処世術について日本人再考日高見国

同調力

 日本人は良かれ悪しかれ、物事に同調する傾向があります。それは、これまでにも書いてきたように、日本人の遺伝子に組み込まれたものであり、同調はある意味、日本人だけが持った特殊能力であると私は思っています。同調圧力という言葉があるように、ついつい、多数意見に巻かれてしまうことはありませんか? その方が安心だと直感で感じてしまいます。 多数のメディアが言っていれば、それが正解だと信じてしまいます。病気で診察を受けた医者の診断は普通の日本人なら素直に信頼します。警察官や裁判官や先生は正義だと思ってしまいます。 でも、そのいわゆる物事への無意識な同調が、今まさに試されているときかもしれません。

 以心伝心とか、あうんの呼吸とかいう表現がありますが、長年いっしょに住んでいる人、たとえば親、子供、配偶者、それだけではなく、犬や猫などのペットも、会話しなくても、なんとなく気持ちが伝わってくることはありませんか? 特に相手が苛立っている時など、その雰囲気を何となく感じとっていませんか? でも、気のせいだろうと片づけているかもしれません。超感覚的知覚(ESP)として、テレパシーがあります。そのような超能力を持った人を、エスパーといいます。超能力だから、普通の人は持っていないと思っているかもしれません。でも、縄文時代の人たちがこのテレパシーを普通に使っていたとしたら、どう思いますか? そんなわけないだろうと思いますね。

 東北に古くから伝わる民話や伝承には、人間が動物と会話する場面がたくさん出てきます。遠野物語にも宮沢賢治の作品にもたくさん出てきます。動物だけではありません。植物、鉱物、山、川、海など、いわゆる八百万の神から話を聞いていたとしたらどうでしょう? そんなわけないだろうと思いますね。では、なぜそう思うのか。それは、いまそのようなことはできないからです。でも、昔のことを今の常識で解釈するのは短絡的かもしれません。なぜならば、いまでもその習慣は続いているからです。神社に初詣に行ったり、お祓いをしてもらったりしています。

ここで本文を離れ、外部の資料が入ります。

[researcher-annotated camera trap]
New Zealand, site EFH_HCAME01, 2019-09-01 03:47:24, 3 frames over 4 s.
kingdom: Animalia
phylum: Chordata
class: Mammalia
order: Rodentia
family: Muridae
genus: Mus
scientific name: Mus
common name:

神社にはご神体があり、それは山であったり、石であったりします。天照大御神、大国主命などが祀られています。伊勢神宮や出雲大社などでは、毎日のお務め事が千年以上続いています。これらがどのような経緯で始まったかについては、私もまだよく知りませんが、いずれにせよ、今でも行われています。

 自分勝手に行動していたら、そんな千年も続くような儀式などあり得ません。世界どこを探してもそんな儀式はありません。何かに同調するがゆえに続いているのだと私は思います。そのようなものが日本にはまだたくさんあります。何も、神社に行かなければ同調できないわけでもありません。東日本大震災の時にも、誰から教えられるわけでもなく、みんな助け合っていました。これは、テレパシーと同じであると私は思います。日本人には、他の民族が持っていない特異なテレパシーが生まれながらに備わっている、いや備わっていた、のかもしれません。まさに、いまそれを使うときです。日本人が同調すれば、これほど強力なパワーはありません。おかしな方向に行こうとしているいまの日本を、正しい方向に導くためにも、いままさに日本人の同調が必要な時だと思います。何に同調すればいいかは、自ずとわかるはずです。

 日本人以外にはたぶん理解出来ない同調力。日本の未来のためにいつ使うのか? いまでしょう! なんてね。